Training expenses do not qualify as part of this allowance. If contractors are unsure of their status under IR35 they should consult a legal professional. If you do fall under these regulations you may be able to adjust your work practices in order accommodate an “IR35-friendly” approach in order to escape the regulations.


Are you 'Self Employed'?

First and foremost you must establish whether you are considered 'employed' or 'self employed' under HMRC’s terms. There is some ambiguity in the “employment status” guidelines, which seems to help very little.

They state that they will most likely conduct an overall evaluation of the contracting entrepreneurs position to determine which category of employment applies to them under their rules. Any amended contracts then, should be reflected in your general work practices.
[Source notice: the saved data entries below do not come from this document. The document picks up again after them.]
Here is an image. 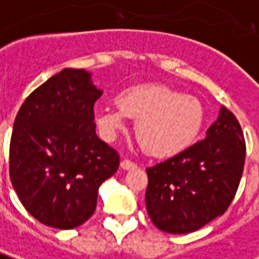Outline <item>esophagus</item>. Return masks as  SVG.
Returning a JSON list of instances; mask_svg holds the SVG:
<instances>
[{
    "label": "esophagus",
    "instance_id": "esophagus-1",
    "mask_svg": "<svg viewBox=\"0 0 259 259\" xmlns=\"http://www.w3.org/2000/svg\"><path fill=\"white\" fill-rule=\"evenodd\" d=\"M120 167H122L123 170H133V168H136L137 164L133 163V161H130V160L124 159L120 161Z\"/></svg>",
    "mask_w": 259,
    "mask_h": 259
}]
</instances>
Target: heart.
<instances>
[{"mask_svg": "<svg viewBox=\"0 0 259 259\" xmlns=\"http://www.w3.org/2000/svg\"><path fill=\"white\" fill-rule=\"evenodd\" d=\"M116 106L95 110L100 135L110 140L126 126V117L133 119L139 143L156 157L189 149L205 120L203 103L197 98L159 83L132 86L116 96Z\"/></svg>", "mask_w": 259, "mask_h": 259, "instance_id": "b5f03b06", "label": "heart"}]
</instances>
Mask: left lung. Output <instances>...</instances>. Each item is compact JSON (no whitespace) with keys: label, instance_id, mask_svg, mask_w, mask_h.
Segmentation results:
<instances>
[{"label":"left lung","instance_id":"obj_1","mask_svg":"<svg viewBox=\"0 0 259 259\" xmlns=\"http://www.w3.org/2000/svg\"><path fill=\"white\" fill-rule=\"evenodd\" d=\"M244 161L240 123L223 106L204 140L146 168V207L153 224L164 233L189 234L223 215L238 190Z\"/></svg>","mask_w":259,"mask_h":259}]
</instances>
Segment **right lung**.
<instances>
[{
    "mask_svg": "<svg viewBox=\"0 0 259 259\" xmlns=\"http://www.w3.org/2000/svg\"><path fill=\"white\" fill-rule=\"evenodd\" d=\"M85 69H62L22 103L10 144V177L39 223L72 230L92 217L98 190L119 154L96 136L93 106L102 91Z\"/></svg>",
    "mask_w": 259,
    "mask_h": 259,
    "instance_id": "right-lung-1",
    "label": "right lung"
}]
</instances>
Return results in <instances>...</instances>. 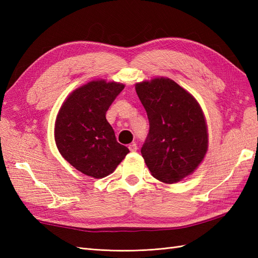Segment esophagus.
<instances>
[{
  "instance_id": "34e87169",
  "label": "esophagus",
  "mask_w": 258,
  "mask_h": 258,
  "mask_svg": "<svg viewBox=\"0 0 258 258\" xmlns=\"http://www.w3.org/2000/svg\"><path fill=\"white\" fill-rule=\"evenodd\" d=\"M128 150H130L131 152H136V150H138V145H136L135 143L130 144V145H128Z\"/></svg>"
}]
</instances>
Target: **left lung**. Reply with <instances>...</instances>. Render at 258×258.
Returning <instances> with one entry per match:
<instances>
[{
	"label": "left lung",
	"instance_id": "1",
	"mask_svg": "<svg viewBox=\"0 0 258 258\" xmlns=\"http://www.w3.org/2000/svg\"><path fill=\"white\" fill-rule=\"evenodd\" d=\"M150 122L141 153L156 179L174 184L193 174L208 150V131L200 103L168 78L135 84Z\"/></svg>",
	"mask_w": 258,
	"mask_h": 258
}]
</instances>
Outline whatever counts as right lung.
I'll return each mask as SVG.
<instances>
[{
    "label": "right lung",
    "instance_id": "right-lung-1",
    "mask_svg": "<svg viewBox=\"0 0 258 258\" xmlns=\"http://www.w3.org/2000/svg\"><path fill=\"white\" fill-rule=\"evenodd\" d=\"M125 85L93 80L65 98L56 115L54 139L58 152L71 165L87 176L112 174L130 153L115 138L106 111Z\"/></svg>",
    "mask_w": 258,
    "mask_h": 258
}]
</instances>
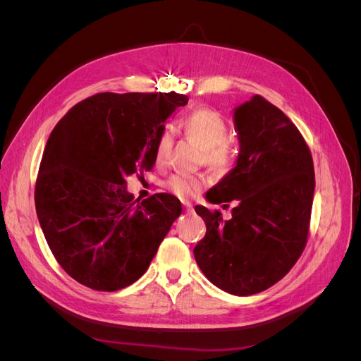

If you are able to make the appropriate adjustments it's in your best interest to be deemed in this case as “self-employed” so it may be best to explore how you can diversify or change your business model in order to accommodate.

There Are a Few Loopholes


  • If you can show yourself as “self employed” this is the best option you can pursue. You will need to try and establish an “IR35 friendly contract”, with work practices that match those standards.
  • Contract overseas-sometimes location is the best way to adjust your tax status. Set up in sunnier climate for fairer weather and fairer taxes. There are many reasons to contract overseas in addition to taxes for example lower living costs. Beware however that for what reason you're moving overseas taxes are often even more complicated in the U.K depending on your situation so always consult a tax specialist.
  • Become permanent: You could become a permanent contractor especially if it's something you love and are good at it. Just make sure you consider the other two options beforehand. Some contractors prefer to go permanent, to escape the uncertainty of IR35 and for a more secure career future.
  • Doing nothing: Many contractors have tried to ignore this legislation hoping it will go away, unfortunately this is probably the worst option available. It's better to prepare yourself for what's coming so you can make the best financial arrangement to bear the brunt of the burden.